Rien, parbleu ! Le trait est excellent, ah ! ah ! Monsieur Valère ! Vous ne vous y prenez pas mal, ma foi !
MONSIEUR ORONTE.
Comment ! Qu’est-ce que cela signifie ?
LA BRANCHE, riant.
On nous l’avait bien dit, qu’il nous régalerait, tôt ou tard, d’un plat de sa façon. Il n’y a pas manqué, comme vous le voyez.
MONSIEUR ORONTE.
Je ne vois point cela.
LA BRANCHE.
Vous l’allez voir, vous l’allez voir. Premièrement ce Valère aime mademoiselle votre fille, je vous en avertis.
MONSIEUR ORONTE.
Je le sais bien.
LA BRANCHE.
Lisette est dans ses intérêts. Elle entre dans toutes les mesures qu’il prend pour faire réussir sa recherche. Je vais parier que c’est elle qui vous aura débité ce mensonge-là.
MONSIEUR ORONTE.
Il est vrai.
LA BRANCHE.
Dans l’embarras où l’arrivée de mon maître les a jetés tous deux, qu’ont-ils fait ? Ils ont fait courir le bruit que Damis était marié. Valère même montre une lettre supposée qu’il dit avoir reçue de mon maître ; et tout cela, vous m’entendez bien, pour suspendre le mariage d’Angélique.
MONSIEUR ORONTE, bas.
Ce qu’il dit est allez vraisemblable.
LA BRANCHE.
Et, pendant que vous approfondirez ce faux bruit, Lisette gagnera l’esprit de sa maîtresse, et lui fera faire quelque mauvais pas ; après quoi vous ne pourrez plus la refuser à Valère.
MONSIEUR ORONTE.
Hon ! hon ! ce raisonnement est assez juste.
LA BRANCHE.
Mais, ma foi ! les trompeurs seront trompés. Monsieur Oronte est homme d’esprit, homme de tête, ce n’est point à lui qu’il faut se jouer.
MONSIEUR ORONTE.
Non, parbleu !
LA BRANCHE.
Vous savez toutes les rubriques du monde, toutes les ruses qu’un amant met en usage pour supplanter son rival.
MONSIEUR ORONTE.
Je t’en réponds. Je vois bien que ton maître n’est point marié. Admirez un peu la fourberie de Valère ! Il assure qu’il est intime ami de Damis, et je vais parier qu’ils ne se connaissent seulement pas.
LA BRANCHE.
Sans doute. Malepeste ! Monsieur, que vous êtes pénétrant ! Comment ! rien ne vous échappe.
MONSIEUR ORONTE.
Je ne me trompe guères dans mes conjectures. J’aperçois ton maître. Je veux rire avec lui de son prétendu mariage, ah, ah, ah, ah !
LA BRANCHE.
Hé, hé, hé, hé, hé, hé, hé !
Scène XV
MONSIEUR ORONTE, LA BRANCHE, CRISPIN
MONSIEUR ORONTE, riant.
Vous ne savez pas, mon gendre, ce que l’on dit de vous ? Que cela est plaisant ! On m’est venu donner avis (mais avis comme d’une chose assurée) que vous étiez marié ? Vous avez, dit-on, épousé secrètement une fille de Chartres. Ah, ah, ah, ah, est-ce vous ne que trouvez pas cela plaisant ?
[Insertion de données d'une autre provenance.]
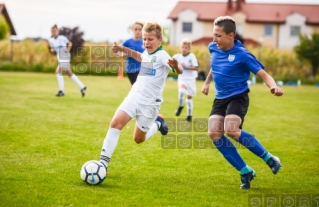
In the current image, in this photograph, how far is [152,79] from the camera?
6.76 metres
LA BRANCHE, riant et faisant des signes à Crispin.
Hé, hé, hé, hé, il n’y a rien de si plaisant !
CRISPIN.
Ho, ho, ho, ho, cela est tout à fait plaisant.
MONSIEUR ORONTE.
Un autre, j’en suis sûr, serait assez sot pour donner là-dedans ; mais moi, serviteur.
LA BRANCHE.
Oh diable ! Monsieur Oronte est un des plus gros génies !
CRISPIN.
Je voudrais savoir qui peut être l’auteur d’un bruit si ridicule !
LA BRANCHE.
Monsieur dit que c’est un gentilhomme appelle Valère.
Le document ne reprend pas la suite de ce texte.